> **Stored items**
= = = = =

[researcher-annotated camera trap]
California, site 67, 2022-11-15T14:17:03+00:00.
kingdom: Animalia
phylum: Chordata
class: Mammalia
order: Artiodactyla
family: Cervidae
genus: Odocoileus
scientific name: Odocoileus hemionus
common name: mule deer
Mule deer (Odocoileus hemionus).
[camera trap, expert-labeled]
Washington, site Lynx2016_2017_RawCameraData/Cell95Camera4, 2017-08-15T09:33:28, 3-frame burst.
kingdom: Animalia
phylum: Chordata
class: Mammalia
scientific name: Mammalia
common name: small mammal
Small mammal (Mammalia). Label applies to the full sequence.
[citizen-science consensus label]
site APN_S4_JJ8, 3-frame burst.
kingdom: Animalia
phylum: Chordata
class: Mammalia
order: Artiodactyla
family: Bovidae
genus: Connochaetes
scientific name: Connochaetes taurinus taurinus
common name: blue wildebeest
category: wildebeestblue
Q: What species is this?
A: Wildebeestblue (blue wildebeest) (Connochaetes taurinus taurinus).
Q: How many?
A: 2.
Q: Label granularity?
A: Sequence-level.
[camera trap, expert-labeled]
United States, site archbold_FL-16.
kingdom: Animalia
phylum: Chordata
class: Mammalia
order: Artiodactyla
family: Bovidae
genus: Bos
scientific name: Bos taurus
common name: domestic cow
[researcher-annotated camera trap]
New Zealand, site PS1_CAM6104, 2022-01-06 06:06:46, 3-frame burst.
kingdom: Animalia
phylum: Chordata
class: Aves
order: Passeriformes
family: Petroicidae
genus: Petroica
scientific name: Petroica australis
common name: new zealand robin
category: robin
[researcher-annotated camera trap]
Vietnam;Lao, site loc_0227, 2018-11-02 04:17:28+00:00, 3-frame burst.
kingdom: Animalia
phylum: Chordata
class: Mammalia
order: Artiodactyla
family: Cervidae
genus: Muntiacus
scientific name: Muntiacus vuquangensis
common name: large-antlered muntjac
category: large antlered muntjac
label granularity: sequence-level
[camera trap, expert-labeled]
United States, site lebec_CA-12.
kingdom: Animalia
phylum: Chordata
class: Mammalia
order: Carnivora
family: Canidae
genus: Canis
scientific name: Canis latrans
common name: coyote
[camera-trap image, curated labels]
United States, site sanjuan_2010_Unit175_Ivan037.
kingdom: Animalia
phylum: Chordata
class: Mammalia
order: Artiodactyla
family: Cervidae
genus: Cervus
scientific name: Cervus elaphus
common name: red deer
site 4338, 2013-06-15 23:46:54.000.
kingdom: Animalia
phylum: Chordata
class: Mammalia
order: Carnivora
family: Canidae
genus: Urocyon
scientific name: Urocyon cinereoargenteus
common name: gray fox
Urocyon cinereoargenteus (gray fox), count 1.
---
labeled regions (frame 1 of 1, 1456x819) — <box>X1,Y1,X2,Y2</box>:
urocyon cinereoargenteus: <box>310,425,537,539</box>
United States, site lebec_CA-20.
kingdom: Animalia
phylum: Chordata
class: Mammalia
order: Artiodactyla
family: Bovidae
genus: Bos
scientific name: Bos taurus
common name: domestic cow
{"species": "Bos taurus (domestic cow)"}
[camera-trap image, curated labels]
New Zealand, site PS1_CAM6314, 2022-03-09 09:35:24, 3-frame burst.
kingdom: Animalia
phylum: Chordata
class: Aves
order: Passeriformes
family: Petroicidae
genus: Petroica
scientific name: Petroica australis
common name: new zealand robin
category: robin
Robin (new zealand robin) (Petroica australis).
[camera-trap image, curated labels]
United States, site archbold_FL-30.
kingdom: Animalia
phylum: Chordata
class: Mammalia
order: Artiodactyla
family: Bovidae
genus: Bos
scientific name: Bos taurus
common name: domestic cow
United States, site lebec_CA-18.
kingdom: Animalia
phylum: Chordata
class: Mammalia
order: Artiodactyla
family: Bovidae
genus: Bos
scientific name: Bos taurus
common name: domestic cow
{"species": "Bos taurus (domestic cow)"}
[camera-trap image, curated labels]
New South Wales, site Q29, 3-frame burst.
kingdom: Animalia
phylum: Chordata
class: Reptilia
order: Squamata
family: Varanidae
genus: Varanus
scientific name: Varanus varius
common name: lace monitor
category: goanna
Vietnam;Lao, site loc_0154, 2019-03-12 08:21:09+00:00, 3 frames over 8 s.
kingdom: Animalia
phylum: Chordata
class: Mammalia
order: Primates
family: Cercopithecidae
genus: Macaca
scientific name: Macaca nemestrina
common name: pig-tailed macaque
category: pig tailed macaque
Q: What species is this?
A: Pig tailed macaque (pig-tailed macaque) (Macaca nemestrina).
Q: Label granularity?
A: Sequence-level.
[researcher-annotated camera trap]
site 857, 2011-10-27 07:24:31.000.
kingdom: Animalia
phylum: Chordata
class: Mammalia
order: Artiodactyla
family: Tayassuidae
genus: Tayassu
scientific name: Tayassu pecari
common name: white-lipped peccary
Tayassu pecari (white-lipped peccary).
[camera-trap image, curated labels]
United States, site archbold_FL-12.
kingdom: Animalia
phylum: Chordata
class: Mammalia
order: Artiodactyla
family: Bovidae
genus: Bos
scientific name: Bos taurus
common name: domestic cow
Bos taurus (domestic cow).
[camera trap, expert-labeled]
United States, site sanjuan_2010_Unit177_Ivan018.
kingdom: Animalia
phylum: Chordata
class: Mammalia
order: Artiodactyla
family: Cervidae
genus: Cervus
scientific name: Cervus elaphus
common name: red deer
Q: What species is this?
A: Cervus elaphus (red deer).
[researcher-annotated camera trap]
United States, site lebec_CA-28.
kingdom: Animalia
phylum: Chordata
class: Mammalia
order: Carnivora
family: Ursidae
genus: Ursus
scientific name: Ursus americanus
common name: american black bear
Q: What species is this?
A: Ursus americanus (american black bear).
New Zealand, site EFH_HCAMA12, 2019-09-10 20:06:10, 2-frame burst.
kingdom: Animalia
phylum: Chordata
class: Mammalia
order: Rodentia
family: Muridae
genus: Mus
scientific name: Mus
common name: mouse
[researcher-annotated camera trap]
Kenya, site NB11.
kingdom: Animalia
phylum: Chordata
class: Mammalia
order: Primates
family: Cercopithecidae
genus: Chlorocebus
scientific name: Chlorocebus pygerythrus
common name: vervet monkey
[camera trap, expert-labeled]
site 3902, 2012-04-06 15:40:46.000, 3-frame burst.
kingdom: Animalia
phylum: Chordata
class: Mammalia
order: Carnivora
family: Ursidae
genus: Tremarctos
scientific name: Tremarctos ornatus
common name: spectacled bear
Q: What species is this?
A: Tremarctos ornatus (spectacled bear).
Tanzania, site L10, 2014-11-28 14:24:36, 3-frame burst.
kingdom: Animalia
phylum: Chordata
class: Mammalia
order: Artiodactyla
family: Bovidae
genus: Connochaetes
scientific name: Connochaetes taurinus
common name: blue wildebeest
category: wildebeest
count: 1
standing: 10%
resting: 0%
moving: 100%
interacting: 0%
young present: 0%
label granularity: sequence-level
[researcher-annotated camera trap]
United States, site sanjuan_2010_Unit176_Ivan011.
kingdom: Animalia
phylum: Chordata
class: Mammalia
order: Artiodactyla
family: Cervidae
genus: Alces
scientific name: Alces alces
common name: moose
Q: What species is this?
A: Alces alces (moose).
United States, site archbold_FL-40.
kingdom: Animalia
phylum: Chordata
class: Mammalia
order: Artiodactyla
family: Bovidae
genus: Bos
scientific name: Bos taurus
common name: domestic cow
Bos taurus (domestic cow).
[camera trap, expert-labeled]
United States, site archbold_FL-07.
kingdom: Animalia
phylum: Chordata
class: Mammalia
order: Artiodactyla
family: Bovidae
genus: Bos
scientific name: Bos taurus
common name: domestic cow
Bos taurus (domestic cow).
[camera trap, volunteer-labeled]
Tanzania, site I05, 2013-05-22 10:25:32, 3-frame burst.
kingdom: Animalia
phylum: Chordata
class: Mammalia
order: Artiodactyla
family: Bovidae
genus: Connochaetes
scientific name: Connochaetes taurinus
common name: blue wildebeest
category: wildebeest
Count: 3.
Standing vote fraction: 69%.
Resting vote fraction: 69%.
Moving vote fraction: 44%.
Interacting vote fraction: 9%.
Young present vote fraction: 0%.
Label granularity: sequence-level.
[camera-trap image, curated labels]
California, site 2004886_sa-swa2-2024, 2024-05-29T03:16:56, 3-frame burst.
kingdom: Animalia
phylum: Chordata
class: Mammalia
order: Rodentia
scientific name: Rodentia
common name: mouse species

= = = = =

> **Task to complete**
Of the lines above, show those in which "Tanzania" appears.

> **Answer to this problem**
Tanzania, site L10, 2014-11-28 14:24:36, 3-frame burst.
Tanzania, site I05, 2013-05-22 10:25:32, 3-frame burst.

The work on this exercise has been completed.